I tapped my knuckles on the green door. Quiet greeted me. Maybe she was in the middle of something?
Ten seconds later, I knocked again. Then I twisted the knob. It wasn’t locked, so I stuck my head around the door. “Ellie?”
“DON’T!” she yelled at the top of her lungs as a blur shot by my feet.
The lemon went flying. “What the fuck?” I yelped.
But Ellie wasn’t looking at me when she ran up to the door. “Floyd, no!” She shouldered me to the side and lunged down to the ground. She came up with a squirming cat that let off an angry meow.
“I’m so sorry, sweet boy,” she said softly as she carried the huge tabby back inside. Her voice was like I’d never heard it before, warm and soothing like the first sip of hot chocolate on a cold day. “I know you wanted to go do catty crimes. But you can’t be the terror of the neighborhood anymore.” She rubbed her nose against his fluffy cheek when he yowled again. “You have to let me look after you.”
My finger found the collar of my sweatshirt and heat flooded my skin. Maybe I wouldn’t have gotten into as much trouble as a kid if someone had hugged me and talked to me like that when I broke something or flunked another test, instead of lecturing me over and over again about how I was letting everyone down.
“Could you close the door, please?” Ellie said.
I inhaled, then breathed the memory out. Business Ellie was talking to me now. “Good afternoon, Kieran. Good to see you, Kieran,” I said as I pushed the door shut behind me.
She closed her eyes for a second, then put the cat down. “I’m sorry. Kieran, good afternoon. As you saw, I was a little distracted.”
Could I get her to use that gentle, cozy voice again? I liked that better. “Why can’t the cat with the awesome name go outside? Isn’t that what they’re supposed to do?”
“He has FIV.”
“FIV?”
“Like HIV, but for cats. He doesn’t have an immune system, so if he went out and got into it with another cat, he could both get really sick and pass the virus on.” She shook her head, a little smile curling her full mouth. “And he absolutely would, because he’s a fuzzy little hooligan.”
What was someone as careful as her doing with a bruiser as a pet?
She said, “I’m going to need ten more minutes, since you’re early.”
A surprised laugh burst out of me. “I was early? That must be some kind of record. Can you write that down somewhere?”
She didn’t laugh back. “I have to speak to someone before we go. Have a seat”—she pointed at a little gray couch—“and please don’t mess with my stuff.”
“Yes, ma’am.” Could we take the cat with us? He definitely made her more human.
She dove through the door and crossed the yard to where an older woman had come out onto the back deck of the big house. She was Ellie’s opposite, tall and way too thin, with gray hair cut super close to her head. Couldn’t have been her mom. Or maybe she looked like her dad? Was she adopted? I didn’t really know anything about her.
A minute went by. Two. I took out my keys and spun them, dropped them. Picked them up, spun them again, dropped them again.
Looking wasn’t messing, right?
I shoved my keys in my pocket, got up, and wandered over to the little kitchen. Frying pans hung from hooks on the ceiling, and a magnetic strip on the green wall held a few knives. A big orange cast-iron pot sat on the back burner of the stove, with enough black marks on the bottom to show it wasn’t just decoration. A “Packing List for Sonoma” was stuck to the fridge.
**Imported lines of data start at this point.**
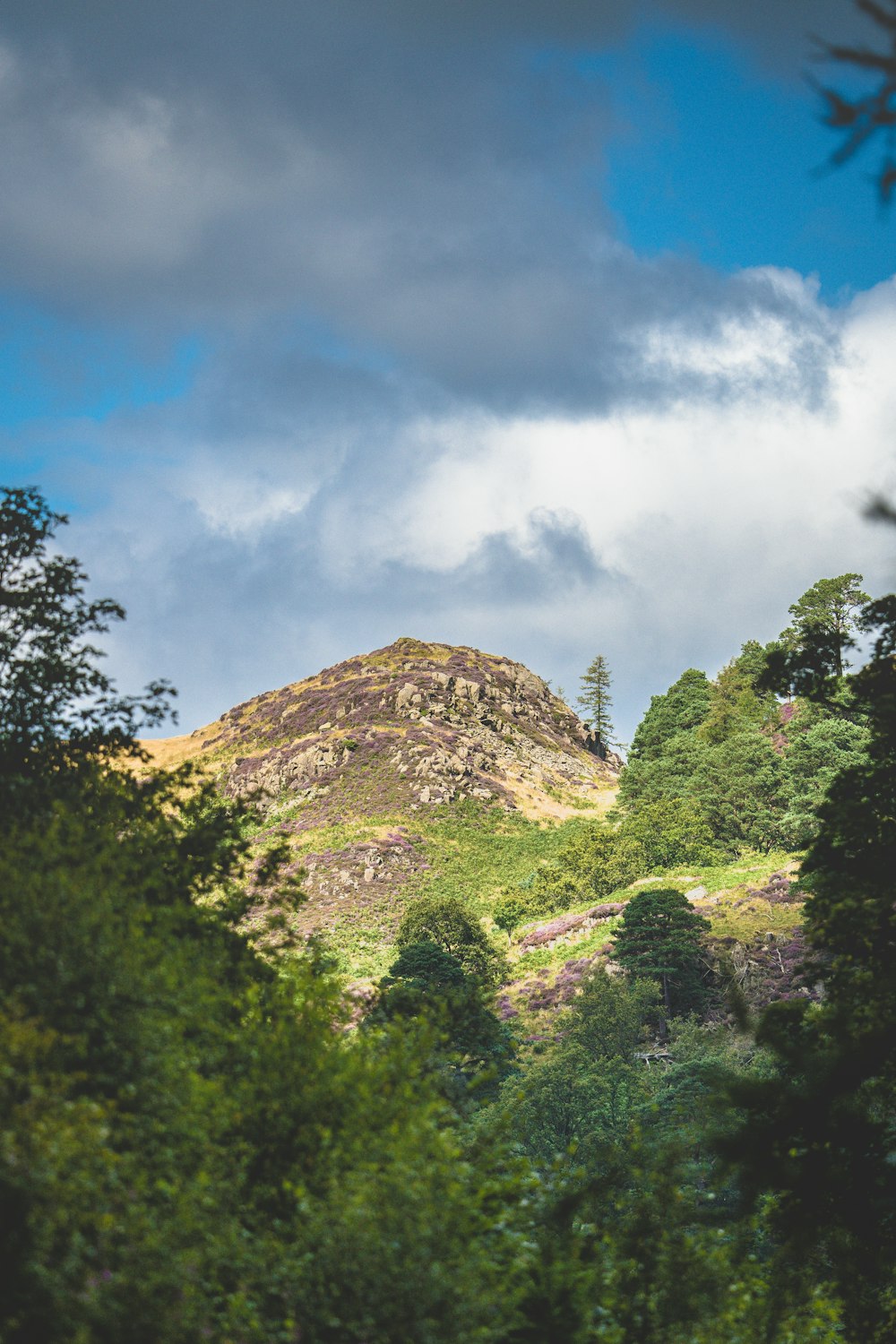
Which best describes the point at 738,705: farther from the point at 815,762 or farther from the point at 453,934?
the point at 453,934

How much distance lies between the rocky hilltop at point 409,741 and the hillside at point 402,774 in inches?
6.4

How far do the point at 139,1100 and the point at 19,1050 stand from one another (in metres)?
1.37

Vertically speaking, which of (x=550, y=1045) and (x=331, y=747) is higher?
(x=331, y=747)

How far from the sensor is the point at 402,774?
251 feet

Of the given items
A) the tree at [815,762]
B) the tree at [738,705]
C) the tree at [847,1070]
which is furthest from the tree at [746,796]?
the tree at [847,1070]

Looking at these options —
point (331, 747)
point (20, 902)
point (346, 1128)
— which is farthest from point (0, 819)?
point (331, 747)

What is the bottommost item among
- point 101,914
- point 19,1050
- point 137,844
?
point 19,1050

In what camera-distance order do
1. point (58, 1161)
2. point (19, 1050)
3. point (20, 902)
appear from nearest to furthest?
point (58, 1161) → point (19, 1050) → point (20, 902)

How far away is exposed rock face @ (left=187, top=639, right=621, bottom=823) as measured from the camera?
76.2 m

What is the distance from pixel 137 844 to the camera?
1362 cm

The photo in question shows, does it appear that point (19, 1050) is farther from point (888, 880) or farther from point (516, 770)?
point (516, 770)

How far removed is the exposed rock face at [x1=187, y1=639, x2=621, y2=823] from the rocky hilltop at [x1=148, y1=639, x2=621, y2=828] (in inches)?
5.3

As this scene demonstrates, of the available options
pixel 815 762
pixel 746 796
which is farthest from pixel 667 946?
pixel 746 796

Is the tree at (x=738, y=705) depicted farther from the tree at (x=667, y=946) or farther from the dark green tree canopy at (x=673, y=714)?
the tree at (x=667, y=946)
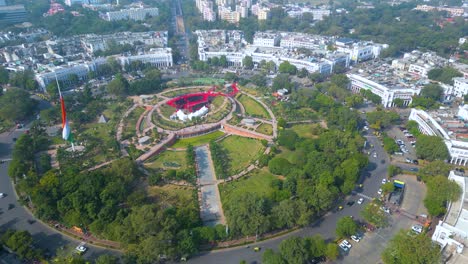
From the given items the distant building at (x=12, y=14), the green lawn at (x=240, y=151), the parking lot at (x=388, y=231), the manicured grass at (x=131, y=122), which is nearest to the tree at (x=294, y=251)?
the parking lot at (x=388, y=231)

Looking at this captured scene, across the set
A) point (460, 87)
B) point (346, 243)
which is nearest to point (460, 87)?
point (460, 87)

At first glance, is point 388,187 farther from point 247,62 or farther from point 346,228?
point 247,62

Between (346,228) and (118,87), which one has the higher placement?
(118,87)

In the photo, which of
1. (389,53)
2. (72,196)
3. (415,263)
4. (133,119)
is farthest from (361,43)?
(72,196)

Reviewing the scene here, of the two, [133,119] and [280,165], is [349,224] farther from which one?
[133,119]

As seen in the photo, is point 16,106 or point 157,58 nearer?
point 16,106

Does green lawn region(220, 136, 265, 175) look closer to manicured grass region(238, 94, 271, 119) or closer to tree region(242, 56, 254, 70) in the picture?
manicured grass region(238, 94, 271, 119)

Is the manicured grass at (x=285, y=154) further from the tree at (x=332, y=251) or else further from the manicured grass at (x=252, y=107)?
the tree at (x=332, y=251)
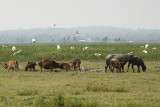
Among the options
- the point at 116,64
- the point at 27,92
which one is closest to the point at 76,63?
the point at 116,64

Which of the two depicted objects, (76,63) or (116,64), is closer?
(116,64)

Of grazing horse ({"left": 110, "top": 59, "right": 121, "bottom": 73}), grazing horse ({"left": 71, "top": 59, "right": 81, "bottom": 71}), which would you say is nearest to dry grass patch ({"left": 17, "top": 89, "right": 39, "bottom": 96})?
grazing horse ({"left": 110, "top": 59, "right": 121, "bottom": 73})

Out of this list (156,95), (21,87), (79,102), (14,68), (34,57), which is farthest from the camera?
(34,57)

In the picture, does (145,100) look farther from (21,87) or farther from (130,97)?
(21,87)

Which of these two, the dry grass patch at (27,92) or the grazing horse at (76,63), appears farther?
the grazing horse at (76,63)

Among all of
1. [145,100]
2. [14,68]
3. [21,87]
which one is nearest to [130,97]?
[145,100]

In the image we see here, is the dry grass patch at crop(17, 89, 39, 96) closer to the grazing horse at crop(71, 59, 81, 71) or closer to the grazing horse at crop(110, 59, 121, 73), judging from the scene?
the grazing horse at crop(110, 59, 121, 73)

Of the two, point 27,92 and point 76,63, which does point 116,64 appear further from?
point 27,92

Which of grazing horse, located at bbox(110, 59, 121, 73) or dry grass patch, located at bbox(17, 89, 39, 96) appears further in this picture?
grazing horse, located at bbox(110, 59, 121, 73)

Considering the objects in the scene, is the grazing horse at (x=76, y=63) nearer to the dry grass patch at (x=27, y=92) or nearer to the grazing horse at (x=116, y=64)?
the grazing horse at (x=116, y=64)

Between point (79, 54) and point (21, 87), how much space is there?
970 inches

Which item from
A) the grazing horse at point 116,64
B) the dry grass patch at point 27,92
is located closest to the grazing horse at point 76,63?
the grazing horse at point 116,64

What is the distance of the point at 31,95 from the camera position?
14.3 m

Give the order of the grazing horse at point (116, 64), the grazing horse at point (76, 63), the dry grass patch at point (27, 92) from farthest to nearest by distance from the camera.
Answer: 1. the grazing horse at point (76, 63)
2. the grazing horse at point (116, 64)
3. the dry grass patch at point (27, 92)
A peek around the green-and-gold folding screen at the other end of the room and I found a tightly made double bed, paperbacks piled on the nightstand next to it. Floyd was sprawled on his butt in the middle of the mattress, licking where his balls used to be. He glared at me when he caught me staring.
“Nice, cat. Real classy.”
I left him alone and went to Ellie’s wall of books. I recognized a few from Steve’s office, big technical manuals full of diagrams. But there were a lot of things I hadn’t seen before, in French and Spanish as well as English. Post-its in pink and yellow stuck out from over the top of the pages, and when I pulled out one book, its spine cracked open to a page titled “Cassoulet” covered with greasy brown dots and blue scribbles.
Maybe she hadn’t worked in a restaurant, but anyone who made their cookbooks look like that must have known something.
I flipped through a few others. Thai salads, meringue-topped cakes, Carolina barbecue. Then on the bottom shelves, I found a row of cheap black-and-white speckled notebooks. They didn’t fit the grown-up vibe of the rest of the room. Everyone has a soft spot, Jay had said. I reached for one.
“Cooking Notes,” it said in sparkly green pen on the cover. The handwriting was rounder. A kid’s.
“October 25 , ” I read slowly, trailing my finger along the page.
Fish sticks. Cook at 400F for two minutes longer than the box says. Hank likes one tablespoon ketchup and one tablespoon yellow mustard mixed together. Mom likes one tablespoon mayonnaise with juice of a quarter of a lemon and one teaspoon Tabasco.
Hank’s waffles. Toast Eggos on medium, put on butter and maple syrup, then microwave for ten seconds to melt everything together.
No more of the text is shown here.